** begin **

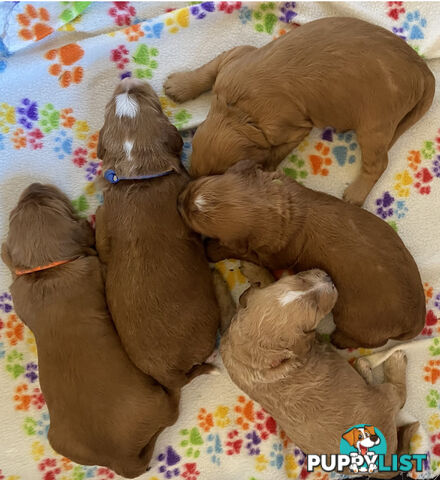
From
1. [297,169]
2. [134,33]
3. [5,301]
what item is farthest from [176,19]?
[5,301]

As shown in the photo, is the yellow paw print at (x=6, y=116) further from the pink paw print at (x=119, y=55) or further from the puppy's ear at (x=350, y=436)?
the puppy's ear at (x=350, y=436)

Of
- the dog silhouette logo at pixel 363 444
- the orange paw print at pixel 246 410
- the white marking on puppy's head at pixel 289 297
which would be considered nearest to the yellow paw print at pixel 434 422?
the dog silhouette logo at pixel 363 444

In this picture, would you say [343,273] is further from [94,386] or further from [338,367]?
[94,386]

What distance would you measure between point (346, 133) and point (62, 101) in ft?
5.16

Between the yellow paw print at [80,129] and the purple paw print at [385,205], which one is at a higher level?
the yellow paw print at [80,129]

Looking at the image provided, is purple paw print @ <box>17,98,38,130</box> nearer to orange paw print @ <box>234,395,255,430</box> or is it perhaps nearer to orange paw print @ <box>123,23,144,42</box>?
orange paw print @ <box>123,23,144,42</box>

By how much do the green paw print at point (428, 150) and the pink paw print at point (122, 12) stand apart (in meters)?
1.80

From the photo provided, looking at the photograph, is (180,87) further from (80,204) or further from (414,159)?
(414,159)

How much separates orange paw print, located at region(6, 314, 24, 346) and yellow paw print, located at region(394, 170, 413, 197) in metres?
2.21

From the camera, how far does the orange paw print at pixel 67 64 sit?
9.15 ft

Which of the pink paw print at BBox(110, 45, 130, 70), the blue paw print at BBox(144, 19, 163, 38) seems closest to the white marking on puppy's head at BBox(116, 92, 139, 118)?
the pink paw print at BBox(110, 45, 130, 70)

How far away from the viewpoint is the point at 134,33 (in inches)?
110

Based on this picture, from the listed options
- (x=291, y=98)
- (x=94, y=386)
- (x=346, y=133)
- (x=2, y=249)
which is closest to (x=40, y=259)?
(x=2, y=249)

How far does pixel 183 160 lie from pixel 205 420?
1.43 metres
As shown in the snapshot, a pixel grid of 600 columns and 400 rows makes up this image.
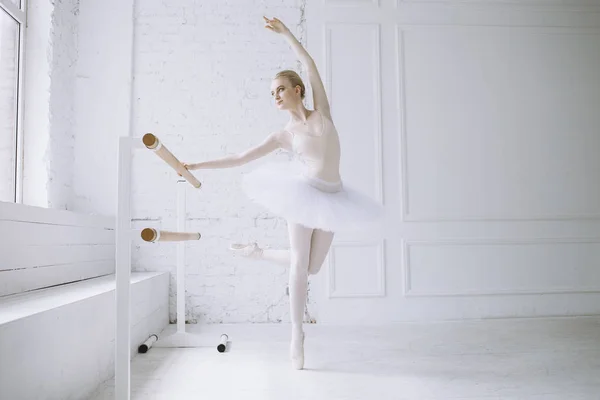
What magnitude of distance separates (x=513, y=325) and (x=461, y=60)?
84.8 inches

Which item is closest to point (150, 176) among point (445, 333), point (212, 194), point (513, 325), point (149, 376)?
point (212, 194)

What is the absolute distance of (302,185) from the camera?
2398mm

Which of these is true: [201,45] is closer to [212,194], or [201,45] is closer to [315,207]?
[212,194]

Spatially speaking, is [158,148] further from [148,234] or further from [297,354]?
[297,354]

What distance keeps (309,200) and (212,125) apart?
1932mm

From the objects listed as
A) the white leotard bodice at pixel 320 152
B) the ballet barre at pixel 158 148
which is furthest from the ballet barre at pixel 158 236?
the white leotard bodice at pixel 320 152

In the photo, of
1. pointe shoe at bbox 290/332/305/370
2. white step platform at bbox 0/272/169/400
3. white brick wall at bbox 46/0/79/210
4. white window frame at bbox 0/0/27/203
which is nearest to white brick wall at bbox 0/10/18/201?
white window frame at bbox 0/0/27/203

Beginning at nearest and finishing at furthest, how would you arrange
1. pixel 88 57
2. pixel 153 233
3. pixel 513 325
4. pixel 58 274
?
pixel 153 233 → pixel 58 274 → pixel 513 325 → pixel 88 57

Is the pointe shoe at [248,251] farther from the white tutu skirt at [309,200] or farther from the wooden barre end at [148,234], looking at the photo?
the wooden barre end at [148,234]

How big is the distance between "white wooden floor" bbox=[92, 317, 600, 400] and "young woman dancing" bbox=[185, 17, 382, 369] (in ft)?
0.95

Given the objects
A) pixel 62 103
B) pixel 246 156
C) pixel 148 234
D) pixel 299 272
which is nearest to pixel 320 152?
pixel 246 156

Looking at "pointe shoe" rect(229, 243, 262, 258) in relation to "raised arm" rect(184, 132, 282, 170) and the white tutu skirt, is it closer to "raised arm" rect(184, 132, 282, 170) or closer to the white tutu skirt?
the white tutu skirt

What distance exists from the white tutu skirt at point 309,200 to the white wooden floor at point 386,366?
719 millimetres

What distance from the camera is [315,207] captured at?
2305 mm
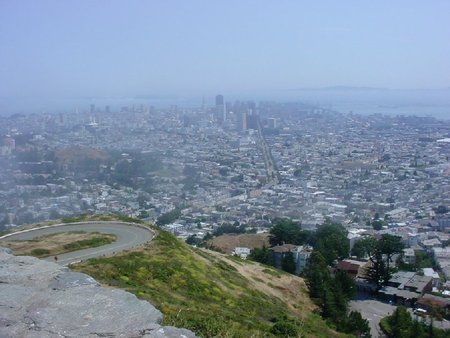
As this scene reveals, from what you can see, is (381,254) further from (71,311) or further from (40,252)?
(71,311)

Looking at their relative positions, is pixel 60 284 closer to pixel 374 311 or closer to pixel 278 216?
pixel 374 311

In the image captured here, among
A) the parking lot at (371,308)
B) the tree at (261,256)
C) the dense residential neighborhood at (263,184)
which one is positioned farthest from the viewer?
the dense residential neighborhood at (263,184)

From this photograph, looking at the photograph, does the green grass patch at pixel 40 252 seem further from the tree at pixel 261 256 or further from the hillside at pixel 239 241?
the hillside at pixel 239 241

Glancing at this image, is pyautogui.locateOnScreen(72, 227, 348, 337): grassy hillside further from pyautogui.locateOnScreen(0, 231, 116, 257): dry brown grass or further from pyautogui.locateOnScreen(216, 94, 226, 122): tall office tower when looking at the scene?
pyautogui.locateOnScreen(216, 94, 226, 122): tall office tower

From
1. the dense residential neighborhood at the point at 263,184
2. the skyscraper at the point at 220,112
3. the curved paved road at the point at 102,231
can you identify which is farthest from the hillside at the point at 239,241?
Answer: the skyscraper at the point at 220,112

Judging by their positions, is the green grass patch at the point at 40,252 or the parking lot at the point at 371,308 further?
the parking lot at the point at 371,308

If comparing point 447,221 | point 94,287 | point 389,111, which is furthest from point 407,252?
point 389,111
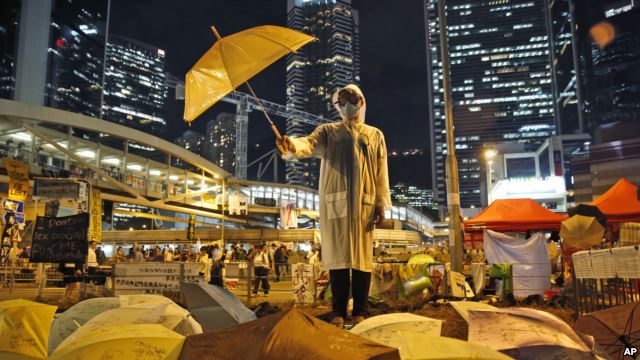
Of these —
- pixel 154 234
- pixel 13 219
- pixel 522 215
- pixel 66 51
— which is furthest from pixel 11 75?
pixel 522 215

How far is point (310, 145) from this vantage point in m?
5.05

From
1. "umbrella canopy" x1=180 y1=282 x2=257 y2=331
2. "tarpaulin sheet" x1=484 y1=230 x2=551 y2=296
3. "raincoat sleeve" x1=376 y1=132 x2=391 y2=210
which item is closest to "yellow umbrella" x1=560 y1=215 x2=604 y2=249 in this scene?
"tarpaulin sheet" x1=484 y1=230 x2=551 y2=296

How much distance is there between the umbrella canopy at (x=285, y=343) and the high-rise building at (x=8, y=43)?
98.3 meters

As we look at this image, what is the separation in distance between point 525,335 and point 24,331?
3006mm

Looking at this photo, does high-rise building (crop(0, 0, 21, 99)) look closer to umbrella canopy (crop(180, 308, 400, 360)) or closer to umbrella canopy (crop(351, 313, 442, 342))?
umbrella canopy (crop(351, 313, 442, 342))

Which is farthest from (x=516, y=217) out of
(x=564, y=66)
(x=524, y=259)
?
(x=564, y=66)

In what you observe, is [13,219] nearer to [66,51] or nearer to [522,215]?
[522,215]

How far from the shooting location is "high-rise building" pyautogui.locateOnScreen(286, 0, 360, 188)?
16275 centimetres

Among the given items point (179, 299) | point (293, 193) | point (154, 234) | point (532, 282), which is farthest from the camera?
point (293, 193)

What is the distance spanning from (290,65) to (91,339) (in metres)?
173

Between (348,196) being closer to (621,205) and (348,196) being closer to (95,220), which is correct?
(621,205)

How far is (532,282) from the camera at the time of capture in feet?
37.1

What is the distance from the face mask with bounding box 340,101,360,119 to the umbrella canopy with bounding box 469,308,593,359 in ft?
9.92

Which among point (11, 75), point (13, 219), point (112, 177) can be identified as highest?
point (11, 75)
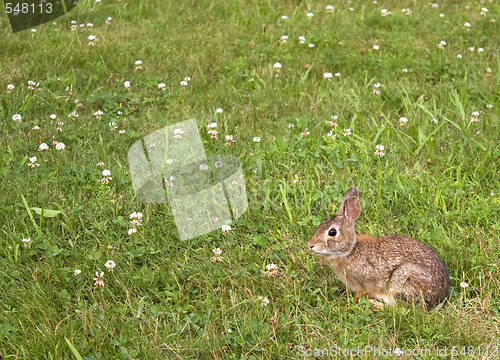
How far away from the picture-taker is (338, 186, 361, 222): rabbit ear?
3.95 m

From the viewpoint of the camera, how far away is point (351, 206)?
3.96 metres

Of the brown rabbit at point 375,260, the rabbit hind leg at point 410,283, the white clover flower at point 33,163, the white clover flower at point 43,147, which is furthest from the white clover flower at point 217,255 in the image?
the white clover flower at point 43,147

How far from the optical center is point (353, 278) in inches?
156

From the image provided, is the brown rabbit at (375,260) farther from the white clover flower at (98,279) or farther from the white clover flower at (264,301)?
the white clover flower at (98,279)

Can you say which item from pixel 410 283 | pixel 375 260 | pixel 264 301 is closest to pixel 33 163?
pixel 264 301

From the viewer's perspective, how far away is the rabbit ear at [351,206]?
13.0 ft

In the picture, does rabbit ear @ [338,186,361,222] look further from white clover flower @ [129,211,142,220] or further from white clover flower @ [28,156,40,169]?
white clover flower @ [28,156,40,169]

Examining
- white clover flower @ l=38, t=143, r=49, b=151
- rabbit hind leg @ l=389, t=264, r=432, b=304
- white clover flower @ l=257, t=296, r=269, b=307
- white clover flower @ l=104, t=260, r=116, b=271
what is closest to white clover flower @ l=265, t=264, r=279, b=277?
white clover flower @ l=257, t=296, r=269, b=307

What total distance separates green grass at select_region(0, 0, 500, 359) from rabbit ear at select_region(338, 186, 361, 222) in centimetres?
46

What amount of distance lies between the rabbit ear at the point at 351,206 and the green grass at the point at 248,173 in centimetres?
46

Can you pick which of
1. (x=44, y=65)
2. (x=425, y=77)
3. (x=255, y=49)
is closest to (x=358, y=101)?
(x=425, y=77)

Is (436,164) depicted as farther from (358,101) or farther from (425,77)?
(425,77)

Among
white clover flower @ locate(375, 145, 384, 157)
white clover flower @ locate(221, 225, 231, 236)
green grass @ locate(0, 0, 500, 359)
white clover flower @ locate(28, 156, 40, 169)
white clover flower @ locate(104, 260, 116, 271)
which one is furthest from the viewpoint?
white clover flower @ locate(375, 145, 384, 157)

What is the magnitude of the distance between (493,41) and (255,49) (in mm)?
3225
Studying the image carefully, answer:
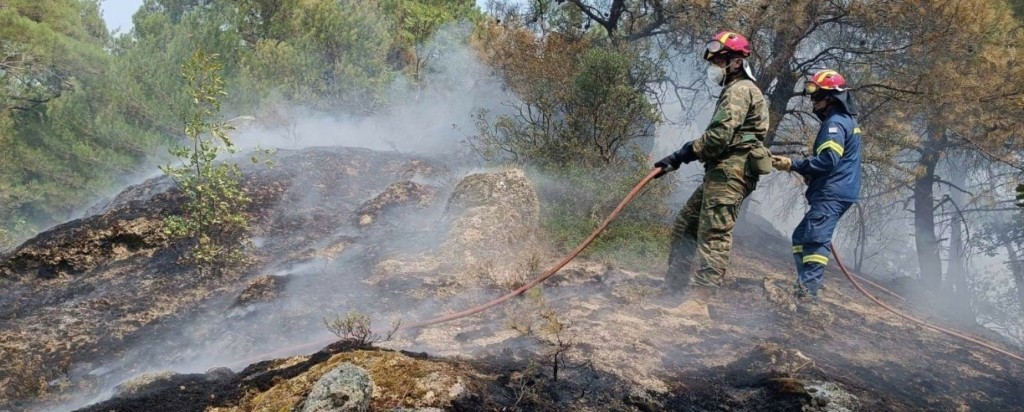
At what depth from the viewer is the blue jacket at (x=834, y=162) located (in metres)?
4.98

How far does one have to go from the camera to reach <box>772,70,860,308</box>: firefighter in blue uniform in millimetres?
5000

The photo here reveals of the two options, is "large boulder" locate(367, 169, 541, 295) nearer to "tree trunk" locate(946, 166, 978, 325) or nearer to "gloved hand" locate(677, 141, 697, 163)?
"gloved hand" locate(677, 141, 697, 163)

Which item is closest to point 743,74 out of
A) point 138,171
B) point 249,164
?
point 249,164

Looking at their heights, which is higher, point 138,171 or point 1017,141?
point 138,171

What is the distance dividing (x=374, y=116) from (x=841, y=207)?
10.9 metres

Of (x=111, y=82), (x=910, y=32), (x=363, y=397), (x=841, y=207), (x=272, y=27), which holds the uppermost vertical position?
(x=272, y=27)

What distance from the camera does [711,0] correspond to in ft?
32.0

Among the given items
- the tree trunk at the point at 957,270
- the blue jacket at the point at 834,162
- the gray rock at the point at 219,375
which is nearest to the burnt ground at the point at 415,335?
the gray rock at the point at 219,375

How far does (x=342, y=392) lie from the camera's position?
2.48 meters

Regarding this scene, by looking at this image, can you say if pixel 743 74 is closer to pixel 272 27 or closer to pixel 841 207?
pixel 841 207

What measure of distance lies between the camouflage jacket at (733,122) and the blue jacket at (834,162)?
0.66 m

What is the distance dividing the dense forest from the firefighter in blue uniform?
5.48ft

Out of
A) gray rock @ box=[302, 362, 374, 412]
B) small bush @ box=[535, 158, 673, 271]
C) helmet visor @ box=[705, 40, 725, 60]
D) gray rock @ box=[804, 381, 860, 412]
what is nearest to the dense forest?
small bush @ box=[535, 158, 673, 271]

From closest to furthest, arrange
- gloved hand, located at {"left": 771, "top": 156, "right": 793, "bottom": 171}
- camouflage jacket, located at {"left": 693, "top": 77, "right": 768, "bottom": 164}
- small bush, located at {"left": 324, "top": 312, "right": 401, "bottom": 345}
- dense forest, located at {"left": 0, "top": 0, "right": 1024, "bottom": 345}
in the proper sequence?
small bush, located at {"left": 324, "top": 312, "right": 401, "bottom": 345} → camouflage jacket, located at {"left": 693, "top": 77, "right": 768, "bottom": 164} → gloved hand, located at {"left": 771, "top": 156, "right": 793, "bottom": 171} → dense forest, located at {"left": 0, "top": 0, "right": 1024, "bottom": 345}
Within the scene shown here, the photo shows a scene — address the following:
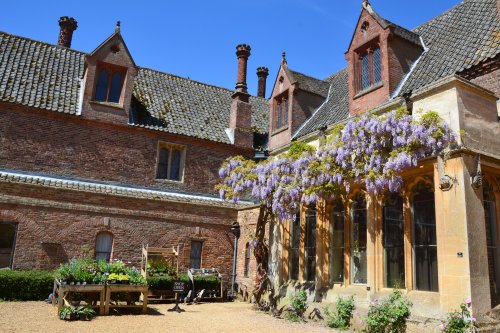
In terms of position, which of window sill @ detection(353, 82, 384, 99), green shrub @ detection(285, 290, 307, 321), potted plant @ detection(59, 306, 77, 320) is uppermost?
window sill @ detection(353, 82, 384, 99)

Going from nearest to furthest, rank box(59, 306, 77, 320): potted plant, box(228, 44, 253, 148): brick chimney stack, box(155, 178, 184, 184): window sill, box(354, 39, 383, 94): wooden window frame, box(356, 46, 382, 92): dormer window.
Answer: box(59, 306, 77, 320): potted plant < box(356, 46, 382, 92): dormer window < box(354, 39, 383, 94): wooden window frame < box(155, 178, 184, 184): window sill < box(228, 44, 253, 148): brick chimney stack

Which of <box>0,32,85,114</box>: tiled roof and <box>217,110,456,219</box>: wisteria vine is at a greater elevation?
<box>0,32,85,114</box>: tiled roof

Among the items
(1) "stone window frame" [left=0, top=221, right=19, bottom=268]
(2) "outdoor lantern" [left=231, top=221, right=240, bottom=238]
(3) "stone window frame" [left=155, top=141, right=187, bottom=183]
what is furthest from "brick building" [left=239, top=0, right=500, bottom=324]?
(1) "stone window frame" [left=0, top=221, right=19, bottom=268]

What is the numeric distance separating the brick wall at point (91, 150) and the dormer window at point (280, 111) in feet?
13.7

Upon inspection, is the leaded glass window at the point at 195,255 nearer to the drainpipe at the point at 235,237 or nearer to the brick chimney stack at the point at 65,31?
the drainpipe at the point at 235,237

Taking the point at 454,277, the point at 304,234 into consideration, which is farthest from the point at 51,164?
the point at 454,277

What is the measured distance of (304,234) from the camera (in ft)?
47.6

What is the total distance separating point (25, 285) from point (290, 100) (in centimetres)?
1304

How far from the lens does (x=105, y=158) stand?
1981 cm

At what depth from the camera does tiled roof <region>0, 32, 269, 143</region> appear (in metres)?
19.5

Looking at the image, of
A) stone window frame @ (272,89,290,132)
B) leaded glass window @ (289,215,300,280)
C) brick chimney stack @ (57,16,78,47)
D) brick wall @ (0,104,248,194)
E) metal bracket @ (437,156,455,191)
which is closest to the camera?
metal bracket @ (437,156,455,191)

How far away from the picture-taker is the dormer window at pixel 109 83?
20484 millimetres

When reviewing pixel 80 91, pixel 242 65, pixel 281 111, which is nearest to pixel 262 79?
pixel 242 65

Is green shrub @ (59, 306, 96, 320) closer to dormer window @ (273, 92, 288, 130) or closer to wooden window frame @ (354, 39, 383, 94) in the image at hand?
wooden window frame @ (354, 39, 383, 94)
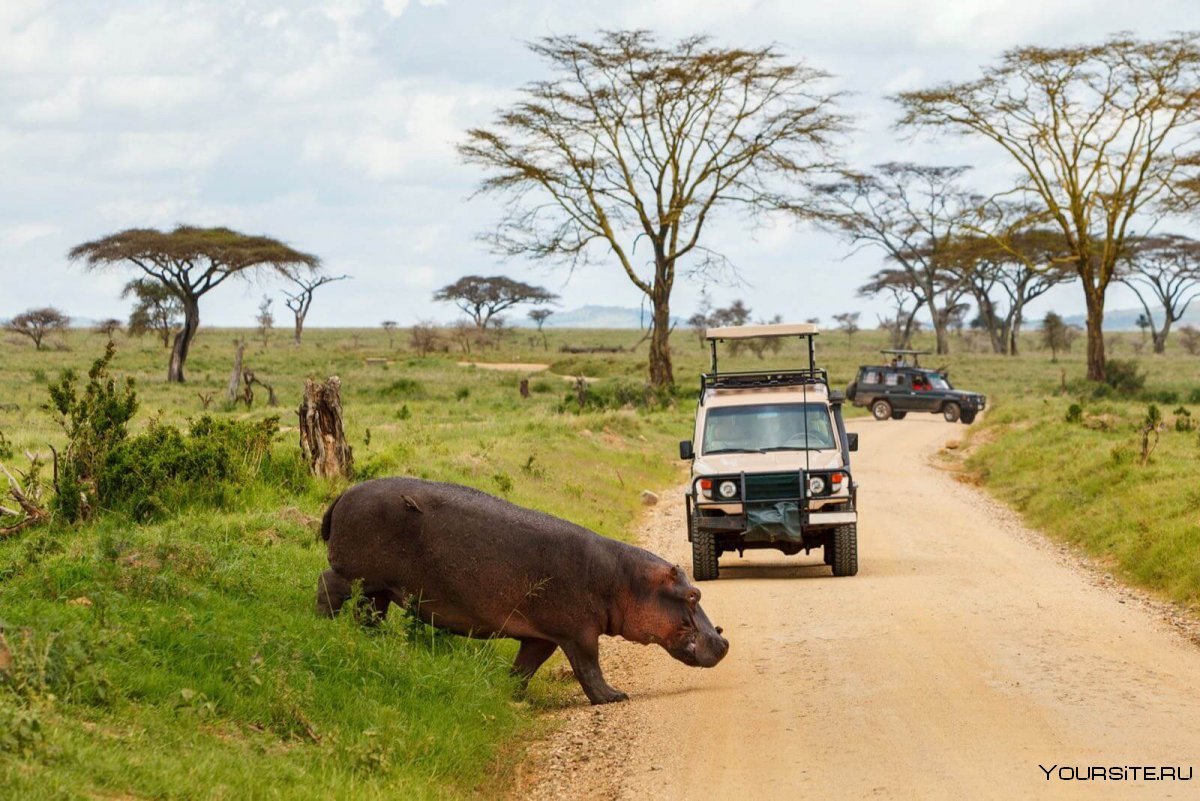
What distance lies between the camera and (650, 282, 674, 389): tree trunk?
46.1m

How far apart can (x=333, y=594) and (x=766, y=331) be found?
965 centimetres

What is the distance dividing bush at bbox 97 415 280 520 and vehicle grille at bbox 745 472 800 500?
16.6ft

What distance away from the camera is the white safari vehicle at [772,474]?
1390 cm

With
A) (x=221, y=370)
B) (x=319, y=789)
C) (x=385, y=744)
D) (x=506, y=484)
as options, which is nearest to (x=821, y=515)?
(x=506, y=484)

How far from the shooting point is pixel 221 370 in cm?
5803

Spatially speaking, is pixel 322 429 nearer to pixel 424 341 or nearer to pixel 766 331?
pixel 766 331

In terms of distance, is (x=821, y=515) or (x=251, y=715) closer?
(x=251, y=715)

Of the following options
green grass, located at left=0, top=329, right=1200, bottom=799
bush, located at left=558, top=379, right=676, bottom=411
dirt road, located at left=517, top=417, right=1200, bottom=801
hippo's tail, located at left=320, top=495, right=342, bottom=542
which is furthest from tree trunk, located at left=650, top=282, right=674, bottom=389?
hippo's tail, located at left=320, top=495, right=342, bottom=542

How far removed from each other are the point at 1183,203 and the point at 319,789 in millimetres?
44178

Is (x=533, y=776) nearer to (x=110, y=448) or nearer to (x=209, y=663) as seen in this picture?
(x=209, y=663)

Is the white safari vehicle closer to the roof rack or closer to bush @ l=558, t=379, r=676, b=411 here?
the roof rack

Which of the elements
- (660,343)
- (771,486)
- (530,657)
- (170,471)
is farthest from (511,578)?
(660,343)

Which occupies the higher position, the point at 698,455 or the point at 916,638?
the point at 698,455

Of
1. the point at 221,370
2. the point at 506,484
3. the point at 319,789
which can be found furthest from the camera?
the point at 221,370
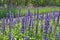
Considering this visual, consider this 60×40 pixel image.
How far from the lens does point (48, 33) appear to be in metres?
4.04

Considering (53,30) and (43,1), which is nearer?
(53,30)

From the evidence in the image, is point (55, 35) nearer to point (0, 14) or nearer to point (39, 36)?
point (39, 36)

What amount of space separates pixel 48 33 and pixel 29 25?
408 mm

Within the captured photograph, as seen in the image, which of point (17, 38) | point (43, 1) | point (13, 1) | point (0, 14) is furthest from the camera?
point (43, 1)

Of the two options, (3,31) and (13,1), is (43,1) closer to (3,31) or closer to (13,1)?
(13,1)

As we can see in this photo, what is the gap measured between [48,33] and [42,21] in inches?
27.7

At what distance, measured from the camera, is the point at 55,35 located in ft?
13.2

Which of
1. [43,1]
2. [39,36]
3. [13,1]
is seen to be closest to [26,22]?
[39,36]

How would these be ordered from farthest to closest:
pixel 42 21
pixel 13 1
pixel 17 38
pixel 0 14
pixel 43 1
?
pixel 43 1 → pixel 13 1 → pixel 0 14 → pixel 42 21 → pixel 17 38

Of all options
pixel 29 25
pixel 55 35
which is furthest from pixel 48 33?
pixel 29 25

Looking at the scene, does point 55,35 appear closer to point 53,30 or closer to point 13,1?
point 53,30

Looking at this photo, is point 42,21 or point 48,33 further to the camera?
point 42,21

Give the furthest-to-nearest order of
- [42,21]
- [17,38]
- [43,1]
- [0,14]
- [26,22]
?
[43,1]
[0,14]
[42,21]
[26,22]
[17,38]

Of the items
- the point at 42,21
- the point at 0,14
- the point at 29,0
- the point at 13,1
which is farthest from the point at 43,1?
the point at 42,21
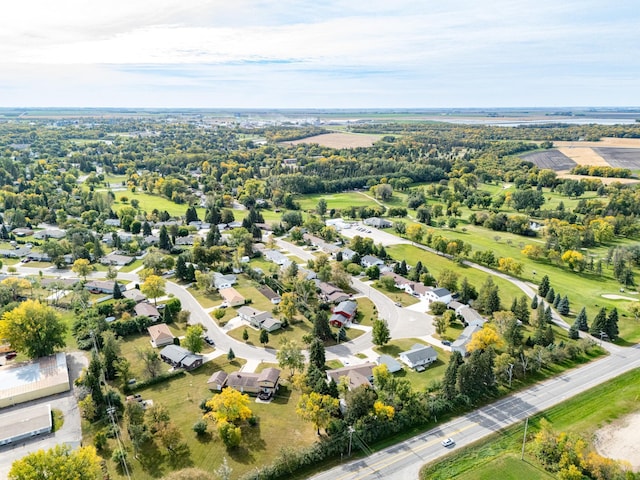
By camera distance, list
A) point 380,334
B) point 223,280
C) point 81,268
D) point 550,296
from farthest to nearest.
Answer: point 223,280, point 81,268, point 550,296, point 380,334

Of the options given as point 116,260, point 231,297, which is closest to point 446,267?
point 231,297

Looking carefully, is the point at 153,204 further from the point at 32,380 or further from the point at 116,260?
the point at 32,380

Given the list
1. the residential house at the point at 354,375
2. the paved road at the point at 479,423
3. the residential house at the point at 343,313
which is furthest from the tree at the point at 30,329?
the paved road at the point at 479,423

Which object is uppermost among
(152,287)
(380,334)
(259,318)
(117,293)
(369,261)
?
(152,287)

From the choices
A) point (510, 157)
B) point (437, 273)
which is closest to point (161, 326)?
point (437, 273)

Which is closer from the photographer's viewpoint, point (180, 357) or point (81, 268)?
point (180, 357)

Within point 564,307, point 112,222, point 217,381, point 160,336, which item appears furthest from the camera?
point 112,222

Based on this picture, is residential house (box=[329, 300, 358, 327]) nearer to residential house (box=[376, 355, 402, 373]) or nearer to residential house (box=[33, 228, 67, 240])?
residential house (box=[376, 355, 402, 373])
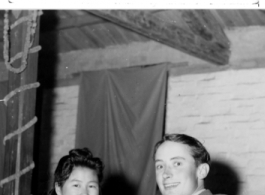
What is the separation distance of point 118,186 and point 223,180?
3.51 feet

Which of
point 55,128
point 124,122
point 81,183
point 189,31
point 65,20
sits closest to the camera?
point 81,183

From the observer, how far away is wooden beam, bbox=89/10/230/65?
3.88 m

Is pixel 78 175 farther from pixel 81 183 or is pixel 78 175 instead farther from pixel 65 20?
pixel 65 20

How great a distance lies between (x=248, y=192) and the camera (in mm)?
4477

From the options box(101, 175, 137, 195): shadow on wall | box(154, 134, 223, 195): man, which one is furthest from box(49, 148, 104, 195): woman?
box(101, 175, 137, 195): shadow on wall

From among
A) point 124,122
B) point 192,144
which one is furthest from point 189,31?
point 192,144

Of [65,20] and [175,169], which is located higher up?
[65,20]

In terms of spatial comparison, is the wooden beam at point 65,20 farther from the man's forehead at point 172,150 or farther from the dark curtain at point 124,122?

** end **

### [To do]
Reproduce verbatim the items starting at the line that contains "Which among point" and ending at the line that contains "3.96 metres", both lines included. Omit the pictures from your answer.

### [Solution to this exercise]
Which among point (11, 75), point (13, 219), point (112, 177) can be identified as highest?
point (11, 75)
How far away from the picture-taker is (338, 186, 361, 222): rabbit ear?
3.95 m

From the viewpoint of the camera, how far away is point (351, 206)?
3.96 metres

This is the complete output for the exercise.